In anni più recenti si registra un controverso episodio. Un magistrato collega il ritrovamento di un corpo nel lago Maggiore, nel 2013, e chiede il DNA alla sorella di Davide, inserendolo in banca dati. Pare che la compatibilità fosse alta, ma Marisa non ci sta: a suo avviso, dopo la sentenza del 2018 lo Stato, sentendosi in colpa, tenta di trovare prove della morte del marito, ma il corpo del lago è alto 1.68, mentre Cervia era 1.82; i figli di Davide rifiutano il prelievo.( Canale 122 fatti di nera – 19 sett 2022). Possiamo solo notare, incidentalmente, che il lago Maggiore è vicino a Borgomanero, paese d’origine dei Cervia.

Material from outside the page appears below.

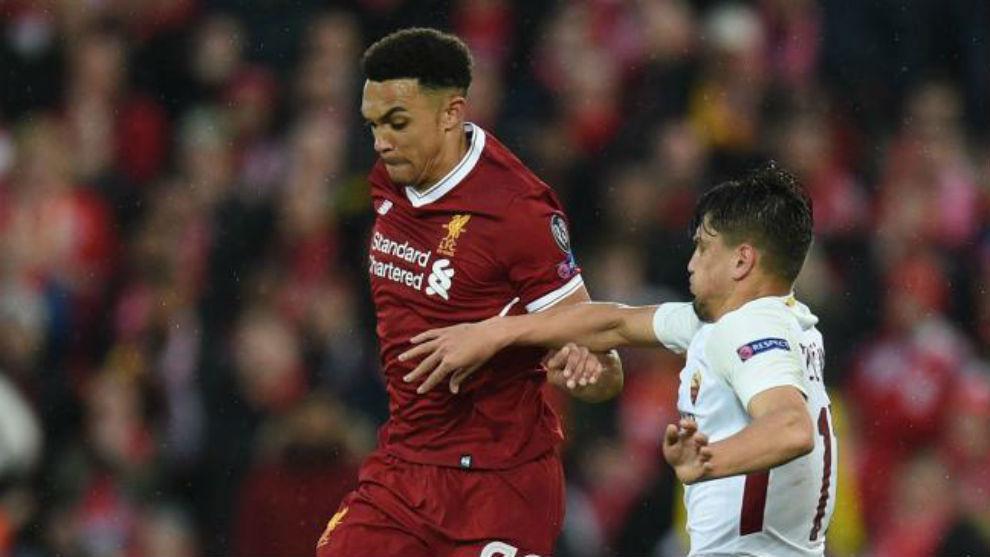 Arnold, en un partido del Liverpool
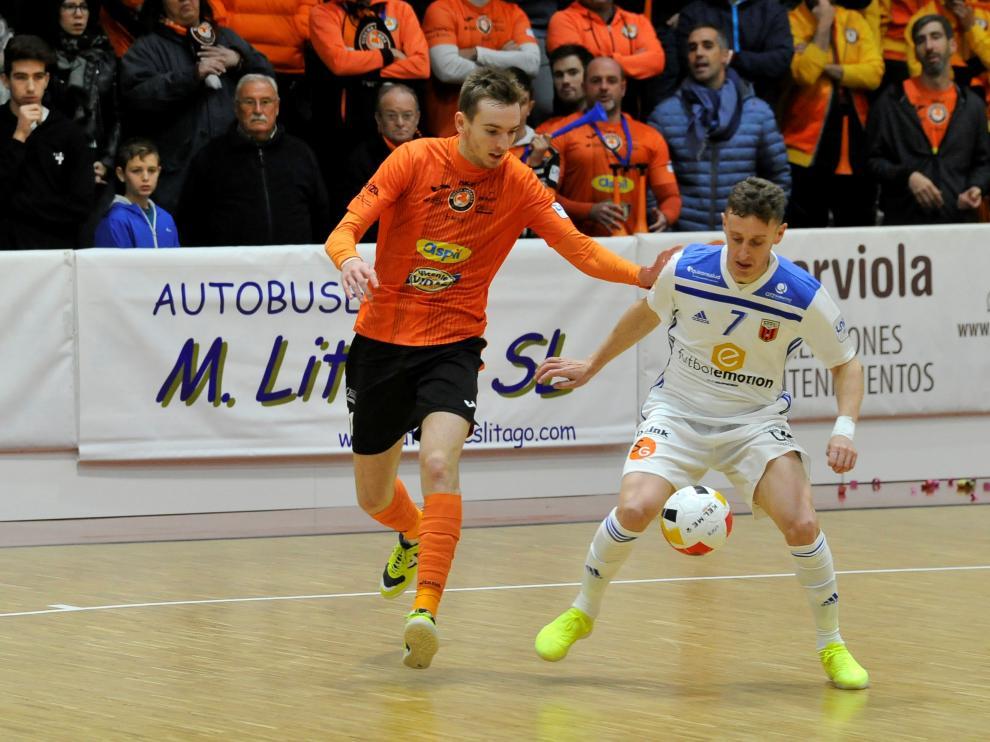Víctor Tejel, del Fútbol Emotion, protege el balón en el partido de este martes.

E’ evidente che le teorie portate avanti sono decisamente complottiste, piaccia o meno. C’è chi adora le teorie del complotto, chi le disprezza e irride, chi le usa a fasi alterne. Noi, innamorati dell’ottusa coerenza, vorremmo sapere se chi pensa al rapimento con la complicità dei vertici militari appartenga alla prima o alla seconda categoria; la terza ci sembra da opportunisti.
Riguardo all’insinuazione sullo Stato italiano che si sarebbe “venduto” un suo esperto come Cercia, Salvo Andò, ministro della difesa nel 1992/1993 col governo Amato, interessato alla vicenda, fa notare che una risorsa preziosa come Davide viene tutelata e non si ha alcun interesse a farsela sottrarre, pur se non era più militare: anche i civili lavorano nel settore delle difese nazionali.

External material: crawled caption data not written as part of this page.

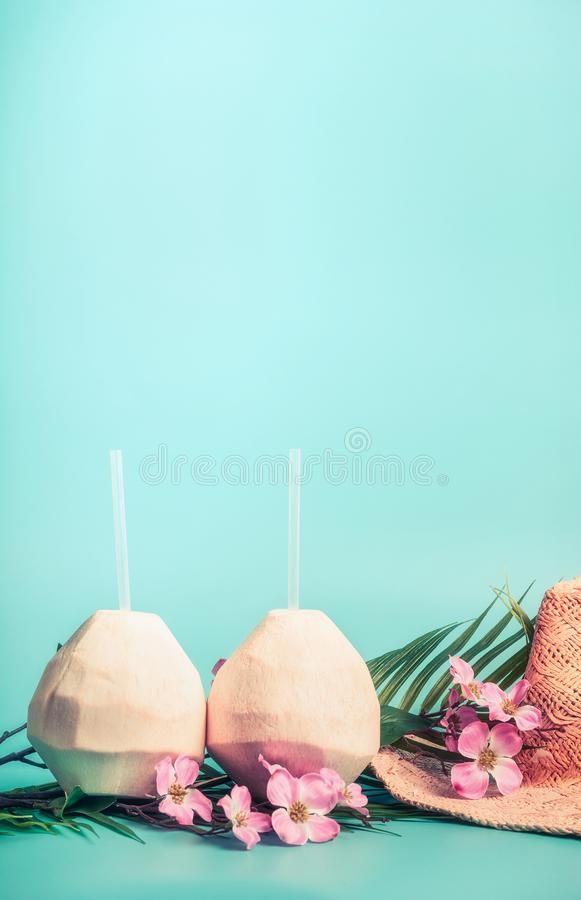 暑假背景用椰子喝,草帽,太阳镜 棕榈叶和异乎寻常的花,正面图 免版税图库摄影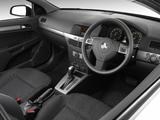 Holden Astra 3-door (AH) 2005–09 images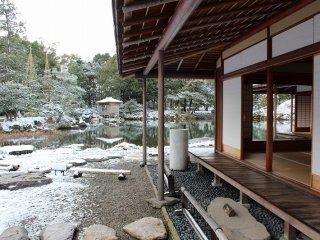 東南西と回りこむように水の流れと池が建物を囲む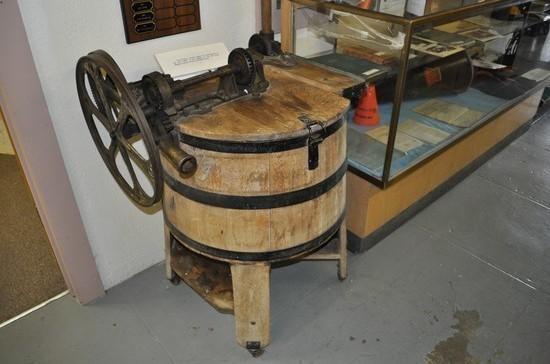 Как деревянный ящик превратился в современную стиральную машину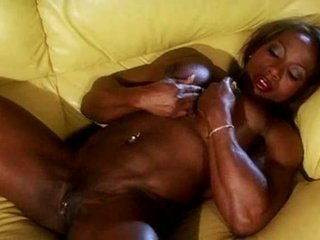 Fekete muscle female masturbate videó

Il magistrato Luciano Infelisi, che si occupò del caso, concorda su un rapimento di Cervia per acquisire i suoi know how, ma fa due ipotesi: o l’uomo è rimasto a lavorare per qualche paese straniero, non avendo possibilità di tornare a casa; o è accaduto qualche incidente di percorso, come la sua soppressione perché non rivelasse per chi aveva operato e non serviva più o, al limite, il decesso per un qualunque motivo.

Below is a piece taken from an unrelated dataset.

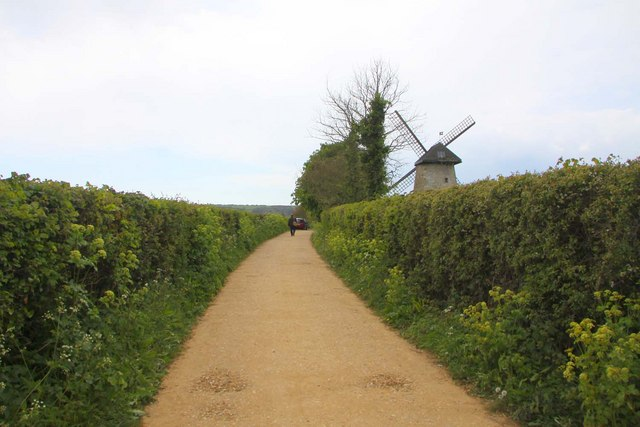 The track to Bembridge Windmill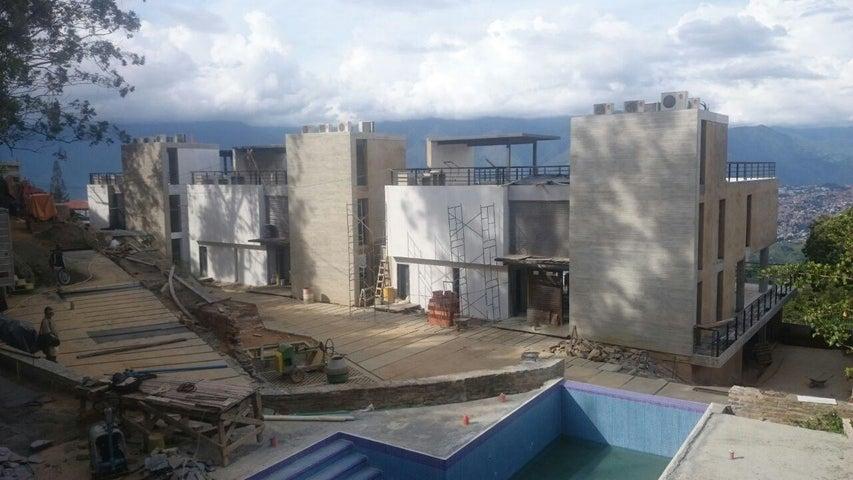 Casa Distrito Metropolitano>Caracas>Alto Hatillo - Venta:211.502.000.000 Bolivares - codigo: 15-14899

In Italia l’odio per la categoria dei militari è vecchio e anche un poco fomentato da certe forze politiche; su di essa si scaricano recriminazioni e accuse che nemmeno le sentenze di assoluzione riescono a scalfire. La popolazione è stata indottrinata a credere che le sentenze favorevoli non contino e siano frutto di corruzione, mentre quelle di condanna vengono quasi sempre applaudite.
Il paese è da sempre politicamente instabile, con governi brevi e frequenti legislature interrotte prima della scadenza. Il ministro della difesa di turno non può essere responsabile di ciò che è avvenuto magari decenni prima. La sentenza del 2018 ha stabilito che è stato gravemente leso il diritto della famiglia Cervia a verità e giustizia, ma quante volte ciò accade nel silenzio e nell’indifferenza? Potremmo ritenere il caso Cervia un apripista per tutte le carenze in materia di trasparenza e diritti del cittadino verificatisi prima, dopo e ancora?
Davide richiama alla mente Ettore Majorana, una “beautiful mind” forse al corrente di troppe cose: depositaria di segreti che non rivelava?